Photosynthetica 2001, 39(2):299-304 | DOI: 10.1023/A:1013709426664
Purification and Some Catalytic Properties of Glucose-6-Phosphate Dehydrogenase Isoforms from Barley Leaves
- 1 Department of Analytical and Medical Biochemistry and Microbiology, Voronezh State University, Voronezh, Russia
- 2 FB Biologie, Chemie und Pharmazie, Institut für Biologie, Berlin, Germany
- 3 Section of Biochemistry and Biotechnology, Department of Biology, University of Madeira, Funchal, Portugal
The cytosolic and chloroplastic isoforms of glucose-6-phosphate dehydrogenase (G6PDH) were separated and purified from barley leaves (Hordeum vulgare L.). In etiolated leaves, only the cytosolic isoform was expressed. The molecular mass of the cytosolic enzyme, G6PDH1, was 112±8 kDa and that of the chloroplast enzyme, G6PDH2, was 136±7 kDa.

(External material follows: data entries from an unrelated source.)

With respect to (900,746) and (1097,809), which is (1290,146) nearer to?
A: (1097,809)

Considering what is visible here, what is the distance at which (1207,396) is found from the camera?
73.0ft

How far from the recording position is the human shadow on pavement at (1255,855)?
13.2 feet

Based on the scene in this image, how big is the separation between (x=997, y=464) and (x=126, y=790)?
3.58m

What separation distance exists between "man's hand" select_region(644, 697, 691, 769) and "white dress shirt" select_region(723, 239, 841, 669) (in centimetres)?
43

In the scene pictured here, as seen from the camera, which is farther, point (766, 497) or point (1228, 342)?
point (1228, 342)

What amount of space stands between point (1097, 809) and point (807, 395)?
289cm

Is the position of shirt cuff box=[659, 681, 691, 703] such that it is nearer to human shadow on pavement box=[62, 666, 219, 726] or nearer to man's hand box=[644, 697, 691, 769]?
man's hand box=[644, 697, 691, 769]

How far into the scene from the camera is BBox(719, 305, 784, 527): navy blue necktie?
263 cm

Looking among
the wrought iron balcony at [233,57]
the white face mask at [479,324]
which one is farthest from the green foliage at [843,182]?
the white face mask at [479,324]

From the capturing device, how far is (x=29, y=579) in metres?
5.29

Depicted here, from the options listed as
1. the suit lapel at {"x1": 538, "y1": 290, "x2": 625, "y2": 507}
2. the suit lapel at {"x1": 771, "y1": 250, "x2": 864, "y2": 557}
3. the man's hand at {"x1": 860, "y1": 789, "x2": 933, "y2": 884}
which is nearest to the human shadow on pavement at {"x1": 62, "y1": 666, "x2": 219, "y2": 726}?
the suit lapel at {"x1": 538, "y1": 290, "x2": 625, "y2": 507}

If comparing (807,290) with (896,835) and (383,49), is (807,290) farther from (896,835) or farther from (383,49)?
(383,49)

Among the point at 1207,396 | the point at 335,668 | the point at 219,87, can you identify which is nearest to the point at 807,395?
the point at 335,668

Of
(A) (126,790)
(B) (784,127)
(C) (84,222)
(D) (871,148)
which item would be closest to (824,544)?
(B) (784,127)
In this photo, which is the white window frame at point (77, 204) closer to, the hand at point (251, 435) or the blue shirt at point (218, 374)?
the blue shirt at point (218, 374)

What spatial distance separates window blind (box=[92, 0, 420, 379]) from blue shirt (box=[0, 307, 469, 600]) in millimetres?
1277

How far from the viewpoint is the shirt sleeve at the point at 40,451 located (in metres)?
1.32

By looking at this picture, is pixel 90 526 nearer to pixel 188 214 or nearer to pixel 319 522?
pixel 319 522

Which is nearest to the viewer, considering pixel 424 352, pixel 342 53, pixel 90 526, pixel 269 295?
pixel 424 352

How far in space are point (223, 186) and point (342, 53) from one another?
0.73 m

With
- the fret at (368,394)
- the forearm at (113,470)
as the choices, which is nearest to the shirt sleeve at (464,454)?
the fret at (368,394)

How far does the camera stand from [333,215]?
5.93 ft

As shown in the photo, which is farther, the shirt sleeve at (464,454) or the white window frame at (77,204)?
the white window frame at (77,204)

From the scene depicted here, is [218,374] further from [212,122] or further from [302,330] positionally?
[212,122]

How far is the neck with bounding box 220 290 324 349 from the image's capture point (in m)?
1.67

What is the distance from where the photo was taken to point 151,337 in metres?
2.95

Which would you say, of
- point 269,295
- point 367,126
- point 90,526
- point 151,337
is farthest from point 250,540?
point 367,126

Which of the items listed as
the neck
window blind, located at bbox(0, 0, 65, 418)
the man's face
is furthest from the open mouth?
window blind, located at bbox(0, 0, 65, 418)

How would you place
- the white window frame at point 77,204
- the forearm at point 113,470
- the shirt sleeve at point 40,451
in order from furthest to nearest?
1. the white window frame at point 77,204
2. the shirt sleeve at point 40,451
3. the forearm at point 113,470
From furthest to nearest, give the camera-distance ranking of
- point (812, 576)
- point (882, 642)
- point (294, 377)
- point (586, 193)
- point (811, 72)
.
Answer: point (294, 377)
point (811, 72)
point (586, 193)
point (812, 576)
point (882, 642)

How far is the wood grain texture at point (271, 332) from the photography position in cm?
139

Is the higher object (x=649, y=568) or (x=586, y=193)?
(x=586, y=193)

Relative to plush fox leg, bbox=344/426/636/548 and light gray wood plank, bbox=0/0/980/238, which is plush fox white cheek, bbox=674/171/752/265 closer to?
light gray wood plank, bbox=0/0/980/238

The Km values for glucose-6-phosphate and NADP were 0.133 and 0.041 mM for G6PDH1, and 0.275 and 0.062 mM for G6PDH2, respectively. The pH optimum was 8.2 for G6PDH1 and 7.8 for G6PDH2. The enzyme is absolutely specific for NADP. NADPH is a competitive inhibitor of the G6PDH1 in respect to glucose-6-phosphate (G6P) and NADP (Ki = 0.050 and 0.025 mM, respectively). NADPH is a competitive inhibitor of the G6PDH2 in respect to NADP (Ki = 0.010 mM), but a non-competitive inhibitor in respect to the G6P. ADP, AMP, UTP, NAD, and NADH had no effect on the activity of G6PDH. ATP inhibited the G6PDH2 activity.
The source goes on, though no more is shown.